**Exercise description**
The data follows this line. Copy verbatim the line with "Do you observe" and each line after it to the end.

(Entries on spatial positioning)

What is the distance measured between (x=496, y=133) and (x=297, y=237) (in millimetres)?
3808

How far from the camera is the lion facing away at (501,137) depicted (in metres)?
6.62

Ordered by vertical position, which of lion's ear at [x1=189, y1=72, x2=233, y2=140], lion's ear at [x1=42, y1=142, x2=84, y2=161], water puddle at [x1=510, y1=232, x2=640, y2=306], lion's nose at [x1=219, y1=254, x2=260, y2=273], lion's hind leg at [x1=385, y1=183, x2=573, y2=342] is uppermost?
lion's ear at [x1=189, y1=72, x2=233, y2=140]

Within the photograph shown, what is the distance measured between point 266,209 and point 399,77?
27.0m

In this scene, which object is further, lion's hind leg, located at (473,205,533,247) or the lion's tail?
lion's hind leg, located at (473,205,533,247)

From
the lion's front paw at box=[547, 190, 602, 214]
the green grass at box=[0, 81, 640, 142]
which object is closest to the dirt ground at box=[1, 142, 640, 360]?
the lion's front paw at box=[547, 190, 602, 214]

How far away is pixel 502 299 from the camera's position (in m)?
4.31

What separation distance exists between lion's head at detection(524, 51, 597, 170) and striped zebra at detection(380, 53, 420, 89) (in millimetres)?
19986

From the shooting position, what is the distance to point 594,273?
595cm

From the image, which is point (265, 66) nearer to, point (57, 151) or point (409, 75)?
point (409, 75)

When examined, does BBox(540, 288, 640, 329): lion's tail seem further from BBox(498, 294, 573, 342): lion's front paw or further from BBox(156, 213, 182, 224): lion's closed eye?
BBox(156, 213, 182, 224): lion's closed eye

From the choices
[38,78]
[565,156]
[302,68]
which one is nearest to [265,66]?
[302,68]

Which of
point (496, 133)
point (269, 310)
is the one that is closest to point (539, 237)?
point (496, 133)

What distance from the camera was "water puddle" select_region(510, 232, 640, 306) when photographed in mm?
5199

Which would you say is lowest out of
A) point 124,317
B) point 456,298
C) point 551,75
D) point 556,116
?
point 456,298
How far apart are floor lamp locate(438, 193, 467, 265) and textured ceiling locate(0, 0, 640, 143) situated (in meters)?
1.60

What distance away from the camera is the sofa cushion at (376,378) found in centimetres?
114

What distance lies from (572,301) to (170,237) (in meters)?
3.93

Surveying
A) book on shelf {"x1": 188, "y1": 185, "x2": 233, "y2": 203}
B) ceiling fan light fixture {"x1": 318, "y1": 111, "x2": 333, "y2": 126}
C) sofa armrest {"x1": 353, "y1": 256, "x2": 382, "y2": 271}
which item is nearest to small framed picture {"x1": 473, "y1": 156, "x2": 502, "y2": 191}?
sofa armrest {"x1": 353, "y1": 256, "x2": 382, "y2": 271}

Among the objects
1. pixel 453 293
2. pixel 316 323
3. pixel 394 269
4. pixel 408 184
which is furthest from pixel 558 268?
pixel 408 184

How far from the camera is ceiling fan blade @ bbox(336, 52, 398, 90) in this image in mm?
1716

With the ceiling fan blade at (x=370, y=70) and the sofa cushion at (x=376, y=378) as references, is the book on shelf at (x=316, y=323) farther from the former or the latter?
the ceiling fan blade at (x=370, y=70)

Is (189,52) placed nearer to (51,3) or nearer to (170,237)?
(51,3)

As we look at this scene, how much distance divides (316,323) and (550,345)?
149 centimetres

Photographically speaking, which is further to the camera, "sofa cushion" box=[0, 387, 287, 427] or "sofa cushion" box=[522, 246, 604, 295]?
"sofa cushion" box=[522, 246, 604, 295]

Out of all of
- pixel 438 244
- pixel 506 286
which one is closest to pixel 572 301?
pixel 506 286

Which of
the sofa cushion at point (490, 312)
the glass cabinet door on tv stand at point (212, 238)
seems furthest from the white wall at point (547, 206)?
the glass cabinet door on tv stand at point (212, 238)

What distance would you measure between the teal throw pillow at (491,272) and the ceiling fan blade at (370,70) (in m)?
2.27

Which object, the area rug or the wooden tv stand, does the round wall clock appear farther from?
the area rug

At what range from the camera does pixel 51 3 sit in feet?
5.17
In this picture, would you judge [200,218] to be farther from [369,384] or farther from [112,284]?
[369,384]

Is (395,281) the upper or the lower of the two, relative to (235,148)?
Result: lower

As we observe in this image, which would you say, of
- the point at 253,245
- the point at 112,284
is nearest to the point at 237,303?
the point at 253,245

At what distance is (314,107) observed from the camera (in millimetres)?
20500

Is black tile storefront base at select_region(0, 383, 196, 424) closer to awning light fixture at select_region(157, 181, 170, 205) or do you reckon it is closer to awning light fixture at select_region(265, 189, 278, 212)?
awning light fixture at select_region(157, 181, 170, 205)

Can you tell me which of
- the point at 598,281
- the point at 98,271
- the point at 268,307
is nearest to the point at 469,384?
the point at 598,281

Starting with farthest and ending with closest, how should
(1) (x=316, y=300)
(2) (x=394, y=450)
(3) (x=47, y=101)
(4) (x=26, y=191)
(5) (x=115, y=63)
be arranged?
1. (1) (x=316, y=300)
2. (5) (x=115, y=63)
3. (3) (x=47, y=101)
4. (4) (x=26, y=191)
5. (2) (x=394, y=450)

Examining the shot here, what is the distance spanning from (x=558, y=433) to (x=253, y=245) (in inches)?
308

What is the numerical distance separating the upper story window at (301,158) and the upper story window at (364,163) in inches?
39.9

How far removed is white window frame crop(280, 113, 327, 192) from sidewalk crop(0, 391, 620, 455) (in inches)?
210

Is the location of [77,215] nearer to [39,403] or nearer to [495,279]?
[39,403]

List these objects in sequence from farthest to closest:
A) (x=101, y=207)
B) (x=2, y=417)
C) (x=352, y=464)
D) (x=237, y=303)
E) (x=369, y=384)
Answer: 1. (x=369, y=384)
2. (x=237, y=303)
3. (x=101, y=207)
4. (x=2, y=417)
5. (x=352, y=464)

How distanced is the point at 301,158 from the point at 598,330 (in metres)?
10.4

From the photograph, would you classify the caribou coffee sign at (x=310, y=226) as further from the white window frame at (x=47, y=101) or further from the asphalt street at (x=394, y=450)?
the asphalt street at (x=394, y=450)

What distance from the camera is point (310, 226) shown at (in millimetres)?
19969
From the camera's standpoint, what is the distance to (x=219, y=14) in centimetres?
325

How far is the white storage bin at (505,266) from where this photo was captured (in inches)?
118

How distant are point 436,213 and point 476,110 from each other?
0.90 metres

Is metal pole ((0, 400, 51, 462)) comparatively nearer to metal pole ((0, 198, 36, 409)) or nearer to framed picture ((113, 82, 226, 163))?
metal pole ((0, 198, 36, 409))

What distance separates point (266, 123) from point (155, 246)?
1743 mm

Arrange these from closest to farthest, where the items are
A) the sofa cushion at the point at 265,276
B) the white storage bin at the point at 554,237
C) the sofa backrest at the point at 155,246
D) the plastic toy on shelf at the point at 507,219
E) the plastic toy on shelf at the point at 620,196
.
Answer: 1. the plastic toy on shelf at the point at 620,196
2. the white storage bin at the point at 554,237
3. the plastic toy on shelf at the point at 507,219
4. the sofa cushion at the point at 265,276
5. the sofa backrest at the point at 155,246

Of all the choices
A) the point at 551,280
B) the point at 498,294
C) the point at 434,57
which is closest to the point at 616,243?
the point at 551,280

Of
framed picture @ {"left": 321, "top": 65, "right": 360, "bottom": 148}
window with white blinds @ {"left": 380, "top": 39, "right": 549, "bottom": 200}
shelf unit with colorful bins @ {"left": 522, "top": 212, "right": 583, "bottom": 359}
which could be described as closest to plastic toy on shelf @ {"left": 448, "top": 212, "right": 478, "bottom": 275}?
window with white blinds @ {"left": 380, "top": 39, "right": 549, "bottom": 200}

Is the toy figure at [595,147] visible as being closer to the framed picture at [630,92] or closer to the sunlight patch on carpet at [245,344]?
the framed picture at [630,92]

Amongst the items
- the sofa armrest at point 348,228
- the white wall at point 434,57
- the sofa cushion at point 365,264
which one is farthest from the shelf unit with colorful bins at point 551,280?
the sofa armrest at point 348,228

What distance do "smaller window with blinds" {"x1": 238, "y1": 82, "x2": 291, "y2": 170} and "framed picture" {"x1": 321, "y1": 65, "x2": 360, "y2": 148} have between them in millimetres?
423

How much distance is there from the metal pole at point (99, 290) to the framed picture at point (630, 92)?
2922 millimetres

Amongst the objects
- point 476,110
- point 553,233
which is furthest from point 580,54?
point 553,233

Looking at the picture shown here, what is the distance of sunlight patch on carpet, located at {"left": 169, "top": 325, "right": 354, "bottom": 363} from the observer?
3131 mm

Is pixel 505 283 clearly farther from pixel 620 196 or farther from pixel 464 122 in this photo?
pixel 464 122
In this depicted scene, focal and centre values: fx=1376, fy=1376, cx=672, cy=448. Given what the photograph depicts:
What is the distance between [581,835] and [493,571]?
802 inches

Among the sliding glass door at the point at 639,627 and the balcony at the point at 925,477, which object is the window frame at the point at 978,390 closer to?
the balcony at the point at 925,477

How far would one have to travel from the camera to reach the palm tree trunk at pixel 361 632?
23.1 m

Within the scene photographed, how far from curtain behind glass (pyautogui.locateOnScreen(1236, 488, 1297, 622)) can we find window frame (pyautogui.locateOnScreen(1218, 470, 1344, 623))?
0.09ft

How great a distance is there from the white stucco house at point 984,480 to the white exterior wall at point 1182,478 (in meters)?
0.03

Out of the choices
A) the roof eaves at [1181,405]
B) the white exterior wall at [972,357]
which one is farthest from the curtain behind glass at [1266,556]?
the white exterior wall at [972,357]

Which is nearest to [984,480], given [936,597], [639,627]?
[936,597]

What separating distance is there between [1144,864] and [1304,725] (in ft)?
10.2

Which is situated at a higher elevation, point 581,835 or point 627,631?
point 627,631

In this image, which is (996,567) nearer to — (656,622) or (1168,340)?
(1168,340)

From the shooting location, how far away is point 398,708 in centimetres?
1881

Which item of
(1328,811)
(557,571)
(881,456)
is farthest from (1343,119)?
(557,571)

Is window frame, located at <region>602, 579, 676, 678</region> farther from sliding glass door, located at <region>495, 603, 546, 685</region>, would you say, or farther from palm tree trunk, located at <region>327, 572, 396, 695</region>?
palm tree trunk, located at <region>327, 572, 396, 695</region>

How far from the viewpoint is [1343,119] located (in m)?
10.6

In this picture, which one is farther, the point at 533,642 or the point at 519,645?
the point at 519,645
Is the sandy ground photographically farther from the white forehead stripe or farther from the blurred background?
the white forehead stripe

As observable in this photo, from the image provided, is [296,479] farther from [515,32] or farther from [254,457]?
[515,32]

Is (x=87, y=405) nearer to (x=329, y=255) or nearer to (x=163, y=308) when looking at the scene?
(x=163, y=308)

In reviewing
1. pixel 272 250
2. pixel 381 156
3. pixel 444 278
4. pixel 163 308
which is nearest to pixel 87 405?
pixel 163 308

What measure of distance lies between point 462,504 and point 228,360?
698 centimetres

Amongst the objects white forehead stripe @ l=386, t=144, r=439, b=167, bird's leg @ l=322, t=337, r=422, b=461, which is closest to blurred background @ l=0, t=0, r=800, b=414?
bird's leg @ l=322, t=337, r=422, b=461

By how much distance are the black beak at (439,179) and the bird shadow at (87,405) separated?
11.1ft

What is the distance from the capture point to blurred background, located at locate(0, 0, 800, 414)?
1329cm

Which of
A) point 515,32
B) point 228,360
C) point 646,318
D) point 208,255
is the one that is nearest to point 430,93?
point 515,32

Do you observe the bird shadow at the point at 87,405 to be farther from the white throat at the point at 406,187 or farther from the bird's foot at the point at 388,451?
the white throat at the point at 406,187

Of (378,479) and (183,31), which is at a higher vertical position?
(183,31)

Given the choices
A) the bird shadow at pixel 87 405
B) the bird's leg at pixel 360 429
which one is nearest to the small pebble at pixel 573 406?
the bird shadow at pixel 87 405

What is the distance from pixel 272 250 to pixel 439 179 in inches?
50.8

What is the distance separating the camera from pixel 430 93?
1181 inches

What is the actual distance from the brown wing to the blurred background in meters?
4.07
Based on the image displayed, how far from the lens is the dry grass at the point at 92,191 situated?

**Task response**
Do you observe the bird shadow at the point at 87,405 to be farther from the white throat at the point at 406,187 or farther from the bird's foot at the point at 388,451?
the white throat at the point at 406,187

Of (378,479) and (183,31), which is at a higher vertical position?
(183,31)

Given the choices
A) the bird shadow at pixel 87 405
B) the bird's leg at pixel 360 429
which one is nearest to the small pebble at pixel 573 406?
the bird shadow at pixel 87 405

What is the distance from pixel 272 250 to pixel 439 179 in inches?
50.8

What is the distance separating the camera from pixel 430 93?
1181 inches

What is the actual distance from the brown wing to the blurred background in meters?
4.07
Based on the image displayed, how far from the lens is the dry grass at the point at 92,191 situated?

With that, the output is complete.